◆ **Your task**
Set down the lines from the one containing "Is (x=515, y=348)" through the end of the entries, word for word, including both ends.

[Collection entries]

+ + + + +

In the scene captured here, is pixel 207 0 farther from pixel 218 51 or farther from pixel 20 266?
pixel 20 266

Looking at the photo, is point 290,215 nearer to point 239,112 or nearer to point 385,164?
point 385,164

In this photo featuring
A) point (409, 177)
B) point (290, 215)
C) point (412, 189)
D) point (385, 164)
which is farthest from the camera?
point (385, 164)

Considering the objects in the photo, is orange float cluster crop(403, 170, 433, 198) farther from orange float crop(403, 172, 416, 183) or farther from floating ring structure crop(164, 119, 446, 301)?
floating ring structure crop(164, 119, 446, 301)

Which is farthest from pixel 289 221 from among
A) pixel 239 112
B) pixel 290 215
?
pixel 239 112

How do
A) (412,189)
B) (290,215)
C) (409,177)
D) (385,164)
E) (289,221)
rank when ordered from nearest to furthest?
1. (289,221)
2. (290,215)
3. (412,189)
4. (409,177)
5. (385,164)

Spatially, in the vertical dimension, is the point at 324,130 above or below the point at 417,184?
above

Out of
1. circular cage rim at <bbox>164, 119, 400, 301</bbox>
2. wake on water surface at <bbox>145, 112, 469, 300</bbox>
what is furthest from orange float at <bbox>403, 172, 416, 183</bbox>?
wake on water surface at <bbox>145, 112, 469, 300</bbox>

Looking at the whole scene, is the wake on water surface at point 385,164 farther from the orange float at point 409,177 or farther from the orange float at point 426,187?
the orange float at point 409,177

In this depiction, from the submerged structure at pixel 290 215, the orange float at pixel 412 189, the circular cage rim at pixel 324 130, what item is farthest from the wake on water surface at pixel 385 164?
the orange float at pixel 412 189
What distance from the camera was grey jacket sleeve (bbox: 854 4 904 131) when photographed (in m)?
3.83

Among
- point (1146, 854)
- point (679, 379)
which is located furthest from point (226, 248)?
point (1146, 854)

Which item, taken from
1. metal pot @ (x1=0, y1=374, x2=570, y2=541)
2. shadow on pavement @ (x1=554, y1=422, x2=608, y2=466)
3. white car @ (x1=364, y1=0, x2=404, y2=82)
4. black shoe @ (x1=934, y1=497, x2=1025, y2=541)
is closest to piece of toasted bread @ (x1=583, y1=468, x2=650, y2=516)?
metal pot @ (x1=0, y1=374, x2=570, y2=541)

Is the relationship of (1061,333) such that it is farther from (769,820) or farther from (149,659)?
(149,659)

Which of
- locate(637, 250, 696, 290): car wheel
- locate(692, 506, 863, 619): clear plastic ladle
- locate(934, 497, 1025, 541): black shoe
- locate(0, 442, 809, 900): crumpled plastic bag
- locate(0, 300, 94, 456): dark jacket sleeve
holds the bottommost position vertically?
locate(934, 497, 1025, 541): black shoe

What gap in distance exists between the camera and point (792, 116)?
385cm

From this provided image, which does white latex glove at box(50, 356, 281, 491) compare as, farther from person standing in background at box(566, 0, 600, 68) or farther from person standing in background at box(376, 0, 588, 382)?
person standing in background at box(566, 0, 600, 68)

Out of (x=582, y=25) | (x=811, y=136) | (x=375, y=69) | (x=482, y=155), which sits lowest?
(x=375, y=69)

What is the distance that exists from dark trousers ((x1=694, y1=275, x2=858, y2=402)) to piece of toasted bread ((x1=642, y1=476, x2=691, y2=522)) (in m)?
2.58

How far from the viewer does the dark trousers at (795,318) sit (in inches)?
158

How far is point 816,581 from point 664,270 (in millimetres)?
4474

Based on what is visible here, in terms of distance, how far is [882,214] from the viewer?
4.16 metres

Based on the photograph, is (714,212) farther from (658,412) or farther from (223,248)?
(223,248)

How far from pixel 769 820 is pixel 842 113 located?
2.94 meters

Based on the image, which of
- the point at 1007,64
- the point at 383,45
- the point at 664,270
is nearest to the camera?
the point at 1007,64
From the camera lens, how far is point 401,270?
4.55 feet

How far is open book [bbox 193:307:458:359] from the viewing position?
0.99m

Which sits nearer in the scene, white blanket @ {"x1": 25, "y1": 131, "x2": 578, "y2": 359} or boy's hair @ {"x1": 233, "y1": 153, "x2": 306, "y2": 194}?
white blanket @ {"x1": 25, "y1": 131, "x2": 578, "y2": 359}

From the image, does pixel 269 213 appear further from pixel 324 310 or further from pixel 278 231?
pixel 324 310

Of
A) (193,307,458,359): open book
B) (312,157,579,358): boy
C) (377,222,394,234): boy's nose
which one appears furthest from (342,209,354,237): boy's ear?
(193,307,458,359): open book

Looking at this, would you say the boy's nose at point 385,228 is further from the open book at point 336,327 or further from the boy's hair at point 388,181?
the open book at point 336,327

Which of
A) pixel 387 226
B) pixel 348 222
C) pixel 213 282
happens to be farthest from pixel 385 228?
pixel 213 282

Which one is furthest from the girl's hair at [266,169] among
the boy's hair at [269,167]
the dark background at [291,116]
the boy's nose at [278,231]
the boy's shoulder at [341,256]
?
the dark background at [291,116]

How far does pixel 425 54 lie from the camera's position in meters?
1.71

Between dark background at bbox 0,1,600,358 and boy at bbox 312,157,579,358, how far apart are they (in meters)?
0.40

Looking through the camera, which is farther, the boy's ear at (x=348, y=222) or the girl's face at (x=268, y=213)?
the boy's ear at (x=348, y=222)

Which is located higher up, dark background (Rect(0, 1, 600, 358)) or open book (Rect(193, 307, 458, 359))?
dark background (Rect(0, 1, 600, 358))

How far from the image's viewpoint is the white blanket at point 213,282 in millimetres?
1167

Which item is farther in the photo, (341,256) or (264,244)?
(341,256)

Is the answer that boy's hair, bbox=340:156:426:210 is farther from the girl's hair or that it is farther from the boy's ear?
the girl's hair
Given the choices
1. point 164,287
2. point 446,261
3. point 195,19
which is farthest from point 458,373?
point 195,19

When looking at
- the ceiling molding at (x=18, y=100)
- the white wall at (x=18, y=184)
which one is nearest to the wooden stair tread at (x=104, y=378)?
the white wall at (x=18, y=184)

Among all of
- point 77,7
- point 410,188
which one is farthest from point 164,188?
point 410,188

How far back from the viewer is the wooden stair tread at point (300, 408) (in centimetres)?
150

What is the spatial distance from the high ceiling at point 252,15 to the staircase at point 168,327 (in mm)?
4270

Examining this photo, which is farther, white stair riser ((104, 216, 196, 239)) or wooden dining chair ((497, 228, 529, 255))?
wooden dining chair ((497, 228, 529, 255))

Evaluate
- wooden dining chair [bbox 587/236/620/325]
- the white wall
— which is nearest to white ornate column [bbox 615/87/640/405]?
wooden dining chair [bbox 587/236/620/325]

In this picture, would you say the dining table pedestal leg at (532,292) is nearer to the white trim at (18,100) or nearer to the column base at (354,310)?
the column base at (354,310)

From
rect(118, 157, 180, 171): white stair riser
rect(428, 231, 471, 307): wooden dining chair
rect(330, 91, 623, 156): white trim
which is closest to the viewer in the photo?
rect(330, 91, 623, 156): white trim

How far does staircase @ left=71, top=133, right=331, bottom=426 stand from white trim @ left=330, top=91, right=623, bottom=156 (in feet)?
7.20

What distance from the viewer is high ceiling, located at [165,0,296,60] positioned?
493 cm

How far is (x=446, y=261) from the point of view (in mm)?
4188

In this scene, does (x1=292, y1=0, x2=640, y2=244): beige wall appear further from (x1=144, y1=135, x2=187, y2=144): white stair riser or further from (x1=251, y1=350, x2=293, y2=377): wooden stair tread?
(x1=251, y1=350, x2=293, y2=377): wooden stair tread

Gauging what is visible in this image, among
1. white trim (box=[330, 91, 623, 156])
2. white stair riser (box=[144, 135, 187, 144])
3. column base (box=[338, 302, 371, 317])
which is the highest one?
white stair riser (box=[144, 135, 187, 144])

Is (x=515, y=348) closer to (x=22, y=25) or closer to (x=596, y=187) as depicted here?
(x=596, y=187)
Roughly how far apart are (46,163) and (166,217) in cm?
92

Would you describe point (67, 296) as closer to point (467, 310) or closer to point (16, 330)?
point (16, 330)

+ + + + +

◆ **Expected output**
Is (x=515, y=348) closer to (x=22, y=25) or closer to (x=596, y=187) as depicted here?
(x=596, y=187)
Roughly how far apart are (46,163) and (166,217) in cm?
92

Would you describe point (67, 296) as closer to point (467, 310) or closer to point (16, 330)?
point (16, 330)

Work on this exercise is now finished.